U.S. flag

An official website of the United States government

Skip Header


Census Bureau Releases 2020 Census Microdata

AUGUST 5, 2024 —The U.S. Census Bureau today released the 2020 Census Privacy-Protected Microdata File (PPMF). The 2020 PPMF includes two protected microdata files—a person file and a housing unit or household file. The PPMF is the successor to the former decennial census Public Use Microdata Sample (PUMS), last issued for the 2010 Census.

As with the 2010 PUMS, the PPMF presents the data as rows of privacy-protected individual records (called microdata) rather than the aggregated totals found in data tables.
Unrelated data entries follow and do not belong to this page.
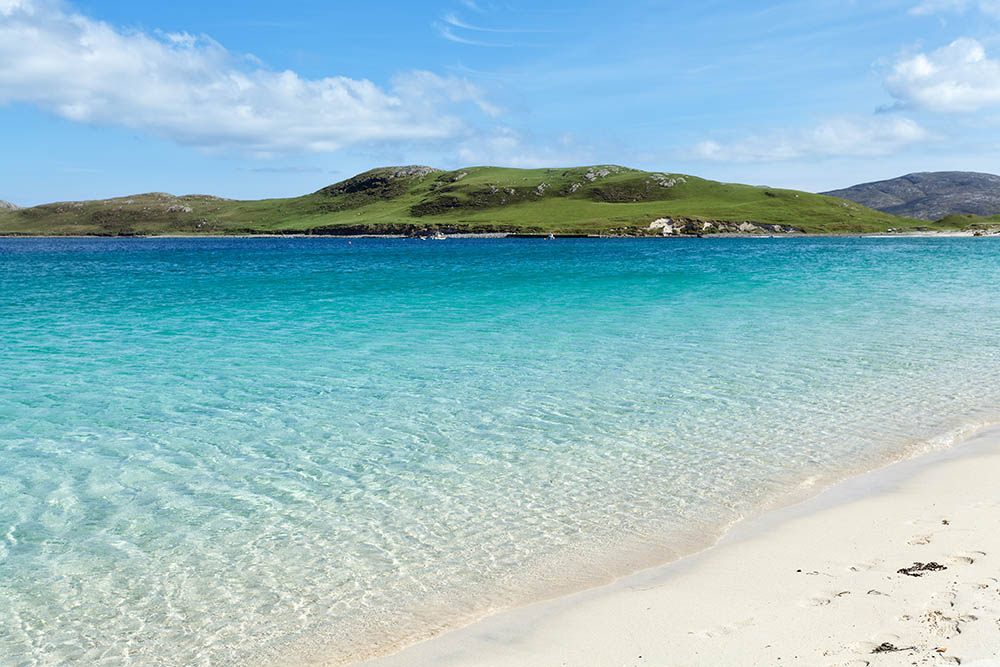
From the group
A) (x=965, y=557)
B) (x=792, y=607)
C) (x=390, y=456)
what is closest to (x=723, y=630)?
(x=792, y=607)

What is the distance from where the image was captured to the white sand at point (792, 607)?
219 inches

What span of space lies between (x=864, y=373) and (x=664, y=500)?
10.8 m

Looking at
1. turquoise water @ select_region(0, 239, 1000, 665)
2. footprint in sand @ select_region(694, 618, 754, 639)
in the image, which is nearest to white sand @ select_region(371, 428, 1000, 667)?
footprint in sand @ select_region(694, 618, 754, 639)

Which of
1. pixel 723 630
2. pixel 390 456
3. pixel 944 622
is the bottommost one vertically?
pixel 390 456

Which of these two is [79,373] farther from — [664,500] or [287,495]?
[664,500]

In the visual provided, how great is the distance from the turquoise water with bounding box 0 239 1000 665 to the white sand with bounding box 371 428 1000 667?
1.59 feet

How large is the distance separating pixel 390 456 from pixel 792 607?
694cm

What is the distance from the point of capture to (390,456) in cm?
1171

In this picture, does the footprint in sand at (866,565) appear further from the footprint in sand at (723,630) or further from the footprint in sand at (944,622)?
the footprint in sand at (723,630)

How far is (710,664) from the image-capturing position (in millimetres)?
5438

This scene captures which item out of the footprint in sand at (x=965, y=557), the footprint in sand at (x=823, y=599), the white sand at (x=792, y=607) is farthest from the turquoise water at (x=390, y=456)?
the footprint in sand at (x=965, y=557)

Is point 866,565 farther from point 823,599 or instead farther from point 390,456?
point 390,456

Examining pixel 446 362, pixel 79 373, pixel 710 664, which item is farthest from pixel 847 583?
pixel 79 373

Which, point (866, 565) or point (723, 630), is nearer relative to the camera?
point (723, 630)
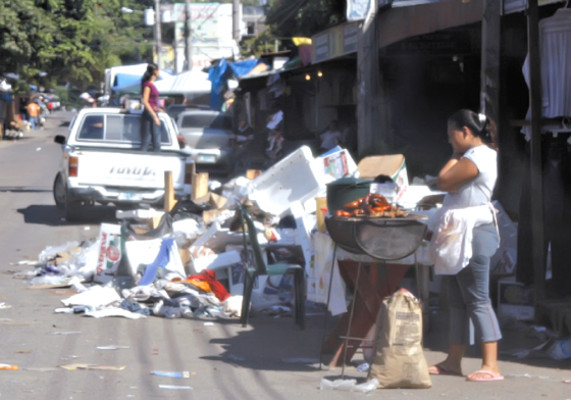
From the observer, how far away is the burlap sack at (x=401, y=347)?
597 centimetres

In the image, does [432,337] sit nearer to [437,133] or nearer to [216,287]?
[216,287]

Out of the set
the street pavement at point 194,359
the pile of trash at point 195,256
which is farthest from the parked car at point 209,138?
the street pavement at point 194,359

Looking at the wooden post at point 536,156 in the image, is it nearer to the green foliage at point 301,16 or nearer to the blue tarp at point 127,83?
the green foliage at point 301,16

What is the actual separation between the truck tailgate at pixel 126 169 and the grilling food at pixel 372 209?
8.35m

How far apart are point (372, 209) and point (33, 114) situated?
56.6 m

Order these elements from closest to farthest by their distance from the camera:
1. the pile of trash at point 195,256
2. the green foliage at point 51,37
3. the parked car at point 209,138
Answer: the pile of trash at point 195,256
the parked car at point 209,138
the green foliage at point 51,37

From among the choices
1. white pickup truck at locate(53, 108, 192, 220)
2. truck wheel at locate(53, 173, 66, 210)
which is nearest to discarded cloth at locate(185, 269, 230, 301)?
white pickup truck at locate(53, 108, 192, 220)

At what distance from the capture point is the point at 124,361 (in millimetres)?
6758

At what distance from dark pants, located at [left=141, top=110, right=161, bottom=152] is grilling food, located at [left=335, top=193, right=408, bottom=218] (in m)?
8.93

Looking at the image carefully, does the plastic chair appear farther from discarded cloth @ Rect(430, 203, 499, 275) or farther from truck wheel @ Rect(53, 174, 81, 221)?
truck wheel @ Rect(53, 174, 81, 221)

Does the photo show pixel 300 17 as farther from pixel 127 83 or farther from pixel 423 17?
pixel 423 17

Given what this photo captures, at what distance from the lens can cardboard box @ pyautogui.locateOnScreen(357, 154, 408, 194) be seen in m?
9.75

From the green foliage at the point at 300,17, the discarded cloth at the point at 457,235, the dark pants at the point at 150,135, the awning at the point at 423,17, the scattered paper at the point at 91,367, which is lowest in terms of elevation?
the scattered paper at the point at 91,367

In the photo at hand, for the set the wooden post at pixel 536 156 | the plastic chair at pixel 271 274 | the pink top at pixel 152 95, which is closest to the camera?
the wooden post at pixel 536 156
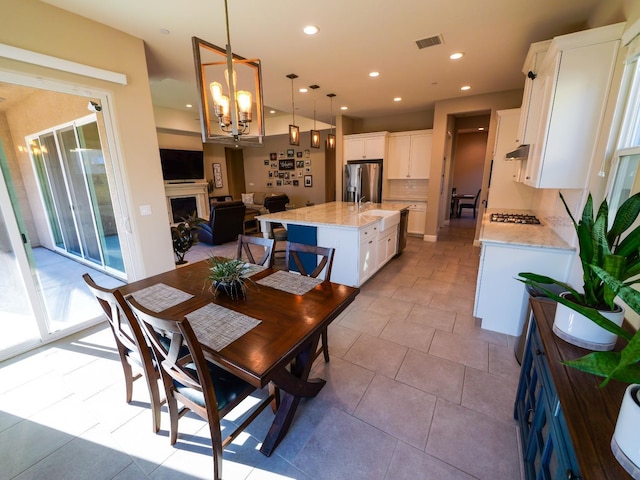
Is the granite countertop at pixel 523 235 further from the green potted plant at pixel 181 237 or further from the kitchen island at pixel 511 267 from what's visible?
the green potted plant at pixel 181 237

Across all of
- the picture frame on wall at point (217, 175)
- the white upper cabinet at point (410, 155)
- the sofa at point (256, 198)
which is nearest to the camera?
the white upper cabinet at point (410, 155)

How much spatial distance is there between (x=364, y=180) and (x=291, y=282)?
190 inches

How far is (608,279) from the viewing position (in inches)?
26.2

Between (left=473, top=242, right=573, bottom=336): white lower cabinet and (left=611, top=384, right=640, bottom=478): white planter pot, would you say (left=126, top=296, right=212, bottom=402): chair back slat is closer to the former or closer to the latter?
(left=611, top=384, right=640, bottom=478): white planter pot

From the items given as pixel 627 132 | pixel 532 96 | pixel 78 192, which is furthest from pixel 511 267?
pixel 78 192

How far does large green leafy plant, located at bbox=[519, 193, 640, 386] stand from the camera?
632mm

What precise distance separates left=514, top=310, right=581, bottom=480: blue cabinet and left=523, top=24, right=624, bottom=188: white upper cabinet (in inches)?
58.9

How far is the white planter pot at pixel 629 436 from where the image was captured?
595mm

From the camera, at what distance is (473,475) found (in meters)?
1.35

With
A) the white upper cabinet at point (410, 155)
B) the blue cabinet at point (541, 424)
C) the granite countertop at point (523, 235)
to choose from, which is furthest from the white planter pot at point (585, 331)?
the white upper cabinet at point (410, 155)

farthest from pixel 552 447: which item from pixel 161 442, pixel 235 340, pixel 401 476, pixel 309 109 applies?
pixel 309 109

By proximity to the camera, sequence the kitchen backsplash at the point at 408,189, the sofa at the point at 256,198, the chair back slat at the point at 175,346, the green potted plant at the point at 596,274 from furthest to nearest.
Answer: the sofa at the point at 256,198 < the kitchen backsplash at the point at 408,189 < the chair back slat at the point at 175,346 < the green potted plant at the point at 596,274

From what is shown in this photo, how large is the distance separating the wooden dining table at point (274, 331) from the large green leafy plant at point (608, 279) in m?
0.98

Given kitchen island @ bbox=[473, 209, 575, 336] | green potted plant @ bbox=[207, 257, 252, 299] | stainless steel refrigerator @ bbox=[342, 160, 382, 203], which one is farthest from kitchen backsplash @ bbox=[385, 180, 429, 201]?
green potted plant @ bbox=[207, 257, 252, 299]
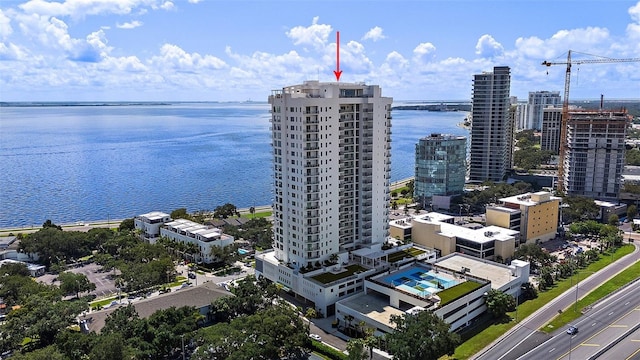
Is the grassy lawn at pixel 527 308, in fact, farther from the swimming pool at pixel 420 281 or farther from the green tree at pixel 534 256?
the swimming pool at pixel 420 281

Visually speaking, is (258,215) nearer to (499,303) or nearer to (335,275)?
(335,275)

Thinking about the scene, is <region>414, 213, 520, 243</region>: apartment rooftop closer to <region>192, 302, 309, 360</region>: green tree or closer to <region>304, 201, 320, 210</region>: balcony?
<region>304, 201, 320, 210</region>: balcony

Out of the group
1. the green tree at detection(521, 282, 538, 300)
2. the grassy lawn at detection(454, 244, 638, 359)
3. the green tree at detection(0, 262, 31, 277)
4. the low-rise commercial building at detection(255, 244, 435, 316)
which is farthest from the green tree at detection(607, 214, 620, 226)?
the green tree at detection(0, 262, 31, 277)

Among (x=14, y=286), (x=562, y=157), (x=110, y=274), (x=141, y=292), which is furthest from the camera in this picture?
(x=562, y=157)

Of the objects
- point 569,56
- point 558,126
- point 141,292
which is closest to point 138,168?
point 141,292

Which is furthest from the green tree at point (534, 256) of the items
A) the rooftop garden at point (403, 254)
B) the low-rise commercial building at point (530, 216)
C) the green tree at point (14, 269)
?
the green tree at point (14, 269)

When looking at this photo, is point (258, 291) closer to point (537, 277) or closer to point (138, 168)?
point (537, 277)
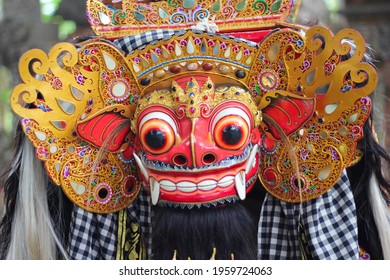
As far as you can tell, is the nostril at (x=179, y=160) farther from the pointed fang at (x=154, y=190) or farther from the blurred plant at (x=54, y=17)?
the blurred plant at (x=54, y=17)

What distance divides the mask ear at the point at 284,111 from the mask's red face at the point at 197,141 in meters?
0.07

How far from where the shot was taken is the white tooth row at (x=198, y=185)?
4.66 ft

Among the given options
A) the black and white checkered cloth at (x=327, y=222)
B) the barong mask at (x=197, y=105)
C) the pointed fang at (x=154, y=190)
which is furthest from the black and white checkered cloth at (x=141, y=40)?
the black and white checkered cloth at (x=327, y=222)

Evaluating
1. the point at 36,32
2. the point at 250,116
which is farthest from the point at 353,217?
the point at 36,32

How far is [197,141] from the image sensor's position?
1.40m

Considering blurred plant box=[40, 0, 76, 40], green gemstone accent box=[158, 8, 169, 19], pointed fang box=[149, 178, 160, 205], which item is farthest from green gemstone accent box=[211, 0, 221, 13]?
blurred plant box=[40, 0, 76, 40]

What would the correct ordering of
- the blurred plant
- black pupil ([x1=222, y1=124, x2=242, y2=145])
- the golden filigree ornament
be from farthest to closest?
the blurred plant, the golden filigree ornament, black pupil ([x1=222, y1=124, x2=242, y2=145])

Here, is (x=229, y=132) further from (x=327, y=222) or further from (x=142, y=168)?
(x=327, y=222)

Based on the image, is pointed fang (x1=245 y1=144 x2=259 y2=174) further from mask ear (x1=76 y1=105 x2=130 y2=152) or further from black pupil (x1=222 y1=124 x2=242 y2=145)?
mask ear (x1=76 y1=105 x2=130 y2=152)

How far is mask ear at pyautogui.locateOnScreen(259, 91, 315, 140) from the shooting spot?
149cm

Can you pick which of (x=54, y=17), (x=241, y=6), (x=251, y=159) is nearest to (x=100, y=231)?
(x=251, y=159)

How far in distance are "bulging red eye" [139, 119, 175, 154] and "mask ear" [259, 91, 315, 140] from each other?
0.83 ft
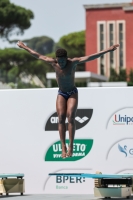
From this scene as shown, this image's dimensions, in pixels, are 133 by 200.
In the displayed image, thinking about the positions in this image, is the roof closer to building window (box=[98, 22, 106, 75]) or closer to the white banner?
building window (box=[98, 22, 106, 75])

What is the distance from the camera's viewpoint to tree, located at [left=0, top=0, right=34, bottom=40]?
8281 centimetres

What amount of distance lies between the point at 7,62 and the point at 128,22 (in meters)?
19.9

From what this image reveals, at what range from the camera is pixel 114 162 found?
64.4 feet

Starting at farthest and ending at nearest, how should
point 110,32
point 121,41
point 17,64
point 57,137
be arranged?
point 17,64 < point 121,41 < point 110,32 < point 57,137

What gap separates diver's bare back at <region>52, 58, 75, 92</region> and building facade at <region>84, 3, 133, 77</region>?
65.2m

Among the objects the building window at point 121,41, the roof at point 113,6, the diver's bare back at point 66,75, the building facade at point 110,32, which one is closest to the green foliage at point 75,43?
the building facade at point 110,32

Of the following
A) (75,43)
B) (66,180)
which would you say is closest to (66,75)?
(66,180)

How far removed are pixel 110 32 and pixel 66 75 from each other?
227 ft

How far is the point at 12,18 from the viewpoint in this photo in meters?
83.4

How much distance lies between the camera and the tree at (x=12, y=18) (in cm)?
8281

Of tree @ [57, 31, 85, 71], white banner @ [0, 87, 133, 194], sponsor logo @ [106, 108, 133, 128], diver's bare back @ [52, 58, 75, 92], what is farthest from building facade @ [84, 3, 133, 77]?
diver's bare back @ [52, 58, 75, 92]

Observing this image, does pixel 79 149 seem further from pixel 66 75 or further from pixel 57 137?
pixel 66 75

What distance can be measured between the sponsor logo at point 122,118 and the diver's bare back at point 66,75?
647cm

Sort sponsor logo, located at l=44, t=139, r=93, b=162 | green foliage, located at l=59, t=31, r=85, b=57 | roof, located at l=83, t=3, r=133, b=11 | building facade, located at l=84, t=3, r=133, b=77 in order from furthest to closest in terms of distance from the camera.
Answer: green foliage, located at l=59, t=31, r=85, b=57
building facade, located at l=84, t=3, r=133, b=77
roof, located at l=83, t=3, r=133, b=11
sponsor logo, located at l=44, t=139, r=93, b=162
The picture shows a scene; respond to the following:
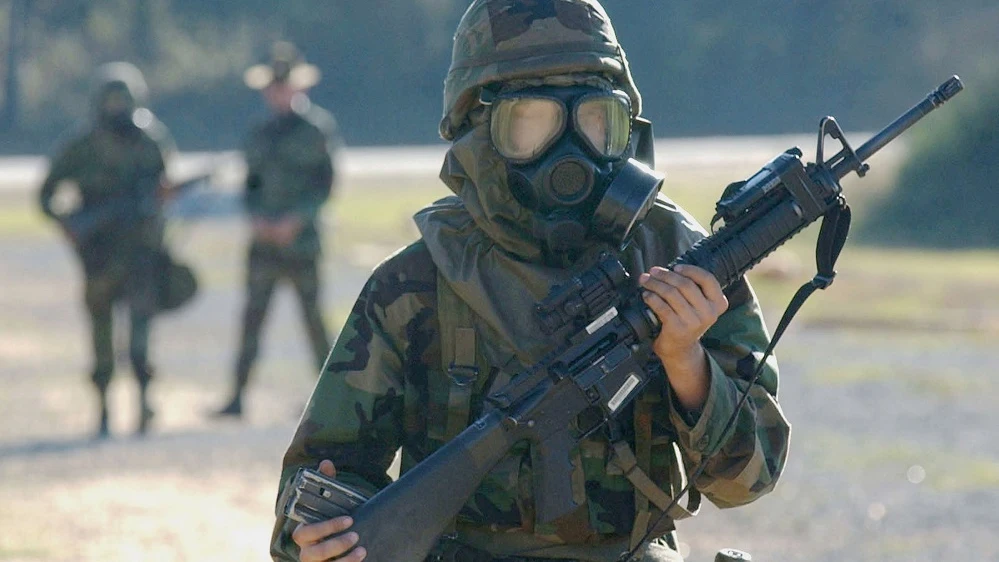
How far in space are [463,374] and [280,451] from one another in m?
6.86

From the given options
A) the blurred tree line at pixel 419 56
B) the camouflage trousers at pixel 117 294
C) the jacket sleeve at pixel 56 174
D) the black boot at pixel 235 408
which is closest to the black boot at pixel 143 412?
the camouflage trousers at pixel 117 294

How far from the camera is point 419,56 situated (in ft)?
150

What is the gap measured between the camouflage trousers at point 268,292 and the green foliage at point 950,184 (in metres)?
12.4

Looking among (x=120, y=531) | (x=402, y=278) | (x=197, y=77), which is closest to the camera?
(x=402, y=278)

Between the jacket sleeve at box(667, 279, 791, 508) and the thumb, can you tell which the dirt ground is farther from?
the thumb

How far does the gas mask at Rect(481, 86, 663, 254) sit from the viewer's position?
333 cm

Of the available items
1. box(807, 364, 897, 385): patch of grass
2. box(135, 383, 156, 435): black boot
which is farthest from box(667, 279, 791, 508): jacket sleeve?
box(807, 364, 897, 385): patch of grass

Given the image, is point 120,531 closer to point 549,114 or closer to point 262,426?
point 262,426

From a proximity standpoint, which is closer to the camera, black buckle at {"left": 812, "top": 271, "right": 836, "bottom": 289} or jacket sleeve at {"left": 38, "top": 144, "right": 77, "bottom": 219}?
black buckle at {"left": 812, "top": 271, "right": 836, "bottom": 289}

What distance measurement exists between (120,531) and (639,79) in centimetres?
3800

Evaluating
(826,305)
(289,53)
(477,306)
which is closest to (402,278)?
(477,306)

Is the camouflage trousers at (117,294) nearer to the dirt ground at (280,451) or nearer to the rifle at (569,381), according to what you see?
the dirt ground at (280,451)

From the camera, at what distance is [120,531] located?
8188 millimetres

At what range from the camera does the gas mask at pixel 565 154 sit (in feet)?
10.9
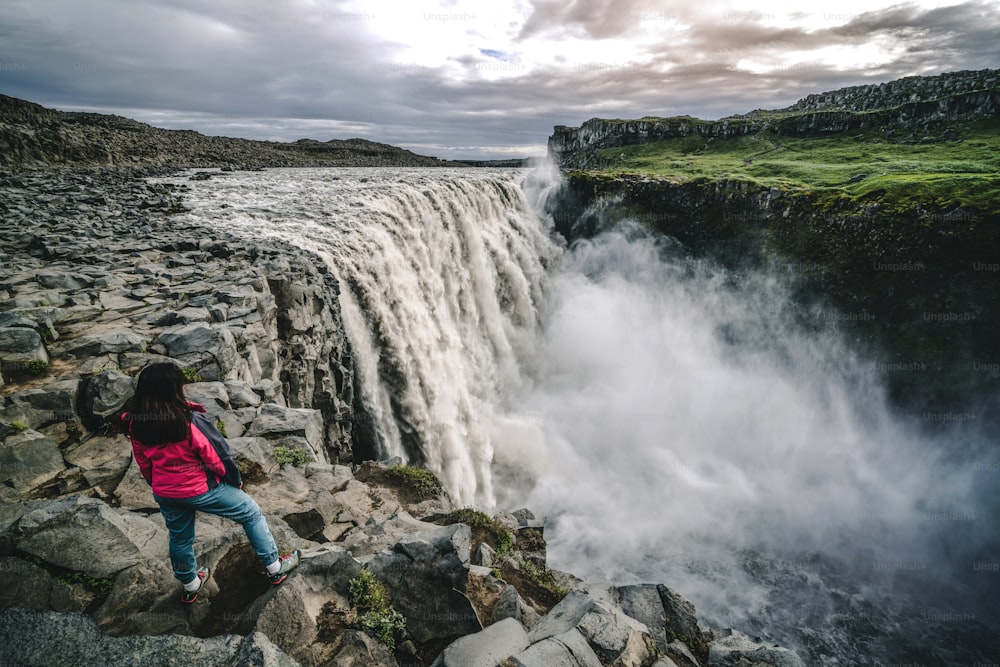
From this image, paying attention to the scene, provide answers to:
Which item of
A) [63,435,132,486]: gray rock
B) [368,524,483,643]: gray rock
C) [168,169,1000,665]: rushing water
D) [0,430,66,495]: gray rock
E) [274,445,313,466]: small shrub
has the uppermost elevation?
[0,430,66,495]: gray rock

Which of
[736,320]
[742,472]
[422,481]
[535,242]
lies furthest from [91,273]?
[736,320]

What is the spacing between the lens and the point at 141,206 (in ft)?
72.8

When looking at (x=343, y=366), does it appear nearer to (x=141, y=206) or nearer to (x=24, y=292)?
(x=24, y=292)

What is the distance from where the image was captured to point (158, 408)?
480 centimetres

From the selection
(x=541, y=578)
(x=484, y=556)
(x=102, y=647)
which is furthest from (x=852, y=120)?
(x=102, y=647)

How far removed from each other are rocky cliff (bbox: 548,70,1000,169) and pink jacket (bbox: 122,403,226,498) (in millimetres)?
91395

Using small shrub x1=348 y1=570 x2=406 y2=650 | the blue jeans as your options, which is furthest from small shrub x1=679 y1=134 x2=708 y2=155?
the blue jeans

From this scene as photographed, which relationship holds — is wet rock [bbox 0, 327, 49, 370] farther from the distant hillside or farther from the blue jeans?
the distant hillside

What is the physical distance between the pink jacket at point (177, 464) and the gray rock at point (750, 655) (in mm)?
9560

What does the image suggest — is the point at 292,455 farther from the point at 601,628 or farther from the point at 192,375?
the point at 601,628

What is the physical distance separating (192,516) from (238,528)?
129 cm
This allows data users to generate custom tabulations not included in the Redistricting Data Summary File (P.L. 94-171), Demographic Profile, and the Demographic and Housing Characteristics File.

Data users are invited to join a webinar on August 6 to learn more about accessing and using the microdata files.

Differences Between the PPMF and the PUMS File Formats

The Census Bureau has released official microdata files every decade since the 1960 Census. There are substantial differences with this decade’s release, including:

  • 100 percent Coverage for the PPMF vs. 10 percent for the PUMS

The disclosure avoidance methodologies used for the 2010 PUMS only allowed for publication of a 10 percent systematic microdata sample of the full census population (i.e., complete census records for approximately 30 million people and over 13 million housing units). However, the new methodology used for the 2020 PPMF enabled publication of privacy-protected records for every person and housing unit included in the count (i.e., complete census records for over 331 million people and over 140 million housing units).

The 10 percent sample meant that the 2010 PUMS could not directly support analyses on small or less-populous geographies.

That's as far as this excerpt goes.